Segment Open
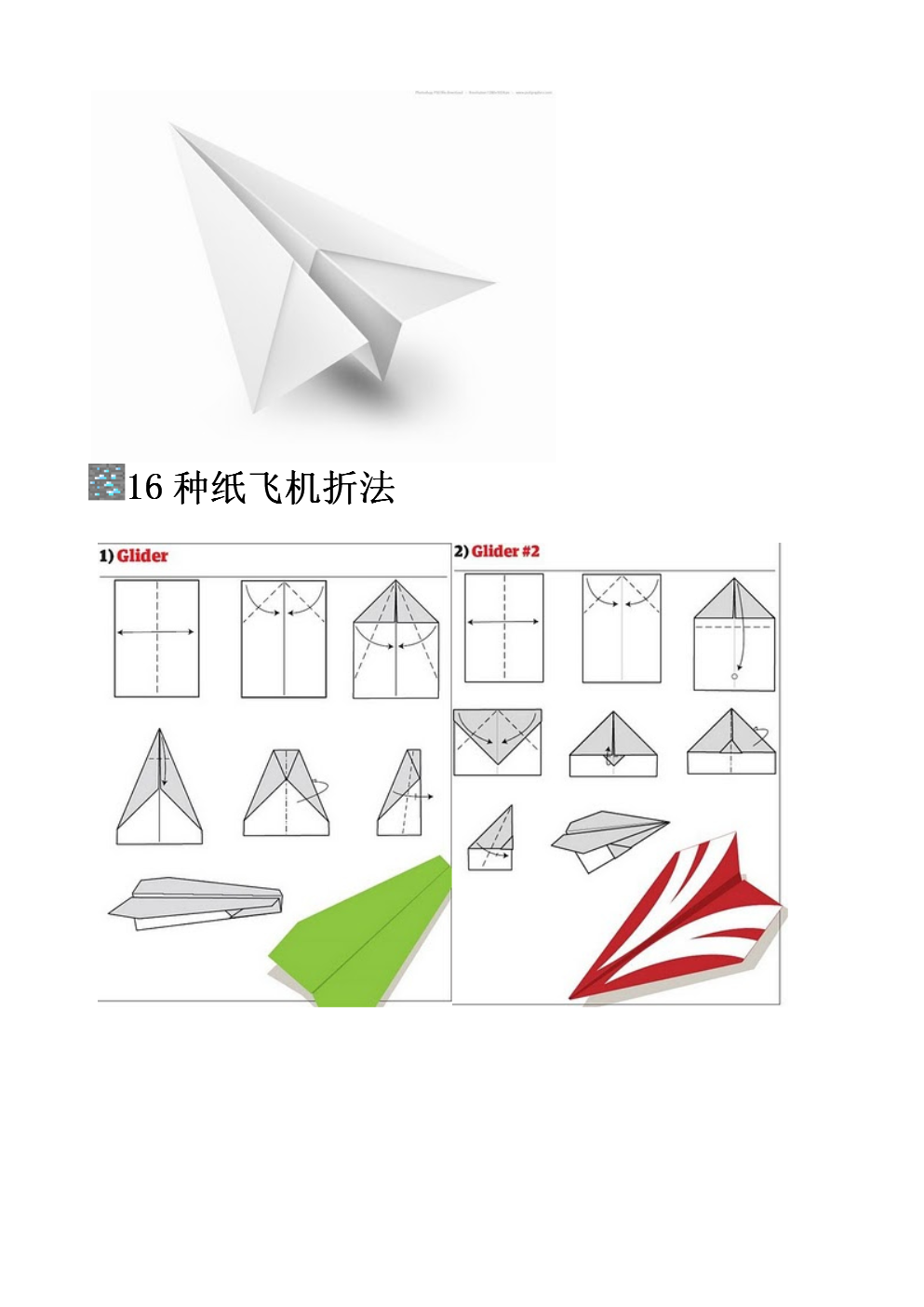 三步折一个纸飞机步骤图,三步折一个纸飞机步骤图片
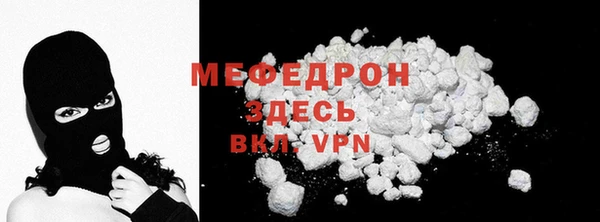 мяу мяу мука Наволоки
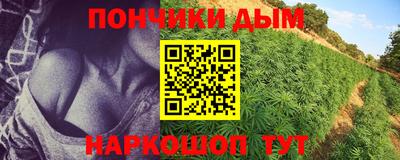 эйфоретик Мариинск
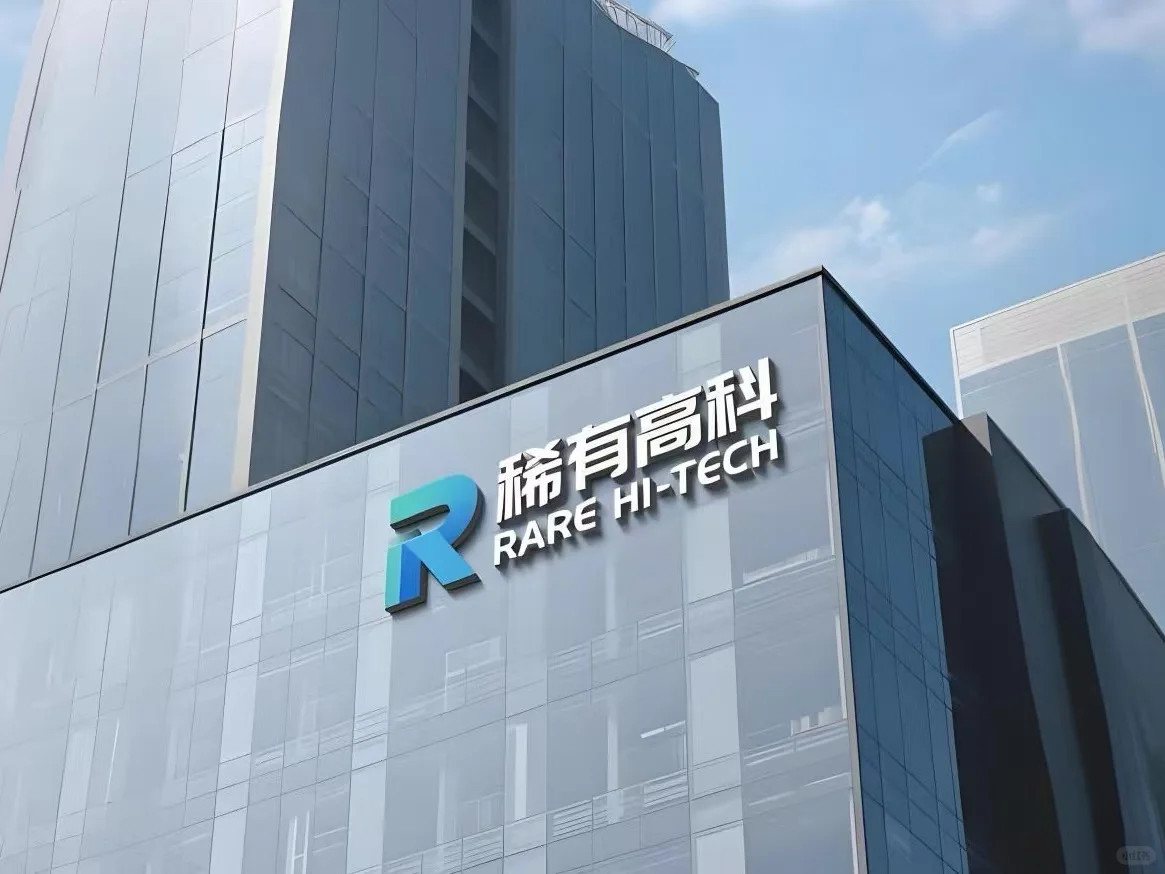 石墨烯纤维的五大优势与应用领域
Segment Closed
## WHAT YOU SHOULD DO:
Leaving out the pictures, output each line above exactly as it is.

## SOLUTION TO THIS TASK:
 三步折一个纸飞机步骤图,三步折一个纸飞机步骤图片
 мяу мяу мука Наволоки
 эйфоретик Мариинск
 石墨烯纤维的五大优势与应用领域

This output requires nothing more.